Statenvertaling

Psalmen 86:1-10 Statenvertaling (SV1750)

1. Een gebed van David. HEERE! neig Uw oor, verhoor mij; want ik ben ellendig en nooddruftig.

2. Bewaar mijn ziel, want ik ben Uw gunstgenoot, o Gij, mijn God! verlos Uw knecht, die op U betrouwt.

3. Zijt mij genadig, HEERE! want ik roep tot U den gansen dag.

4. Verheug de ziel Uws knechts; want tot U, HEERE! verhef ik mijn ziel.

5. Want Gij, HEERE! zijt goed, en gaarne vergevende, en van grote goedertierenheid allen, die U aanroepen, HEERE!

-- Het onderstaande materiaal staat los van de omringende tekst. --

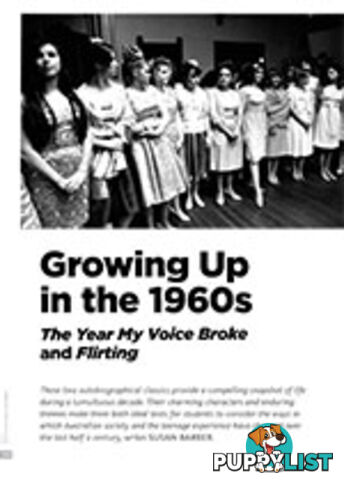 Growing Up in the 1960s: The Year My Voice Broke and Flirting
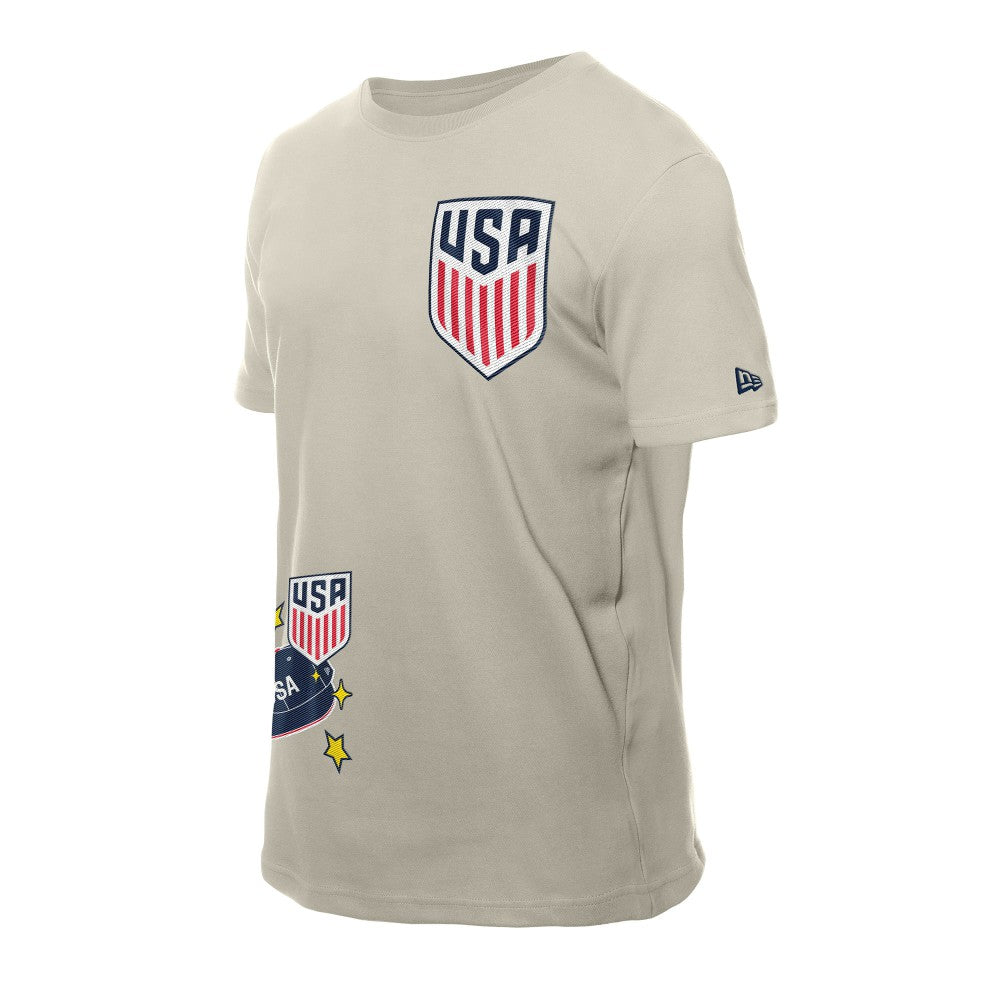 USMNT New Era Logo Select T-Shirt Light Beige - New Era online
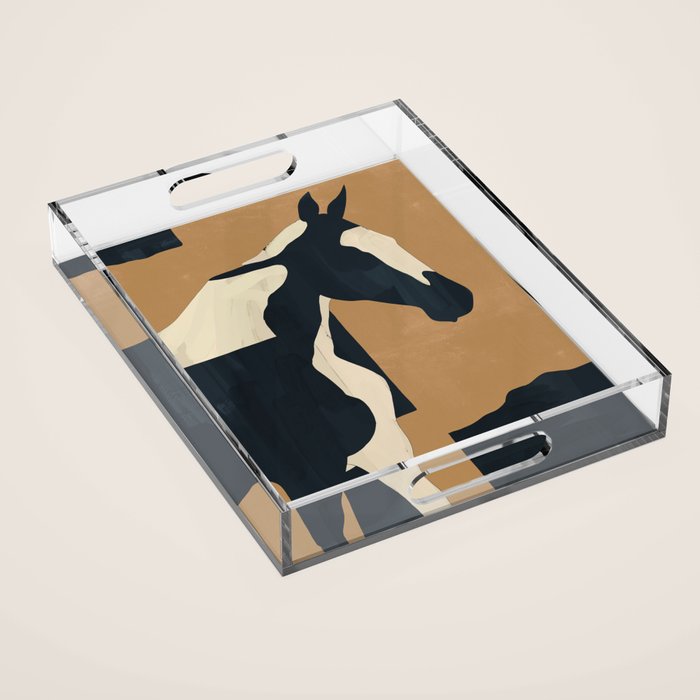 Abstract Minimal Horse 6 Acrylic Tray Gallery Image 1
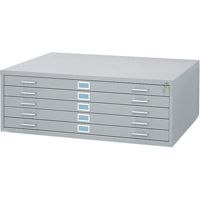 Classeurs en acier pour plans, 5 Tiroirs, 46-3/8" la x 35-3/8" p x 16-1/2" h Les Distributions ICE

6. HEERE! neem mijn gebed ter ore, en merk op de stem mijner smekingen.

7. In den dag mijner benauwdheid roep ik U aan, want Gij verhoort mij.

8. Onder de goden is niemand U gelijk, Heere! en er zijn geen gelijk Uw werken.

9. Al de heidenen, Heere! die Gij gemaakt hebt, zullen komen, en zullen zich voor Uw aanschijn nederbuigen, en Uw Naam eren.

10. Want Gij zijt groot, en doet wonderwerken; Gij alleen zijt God.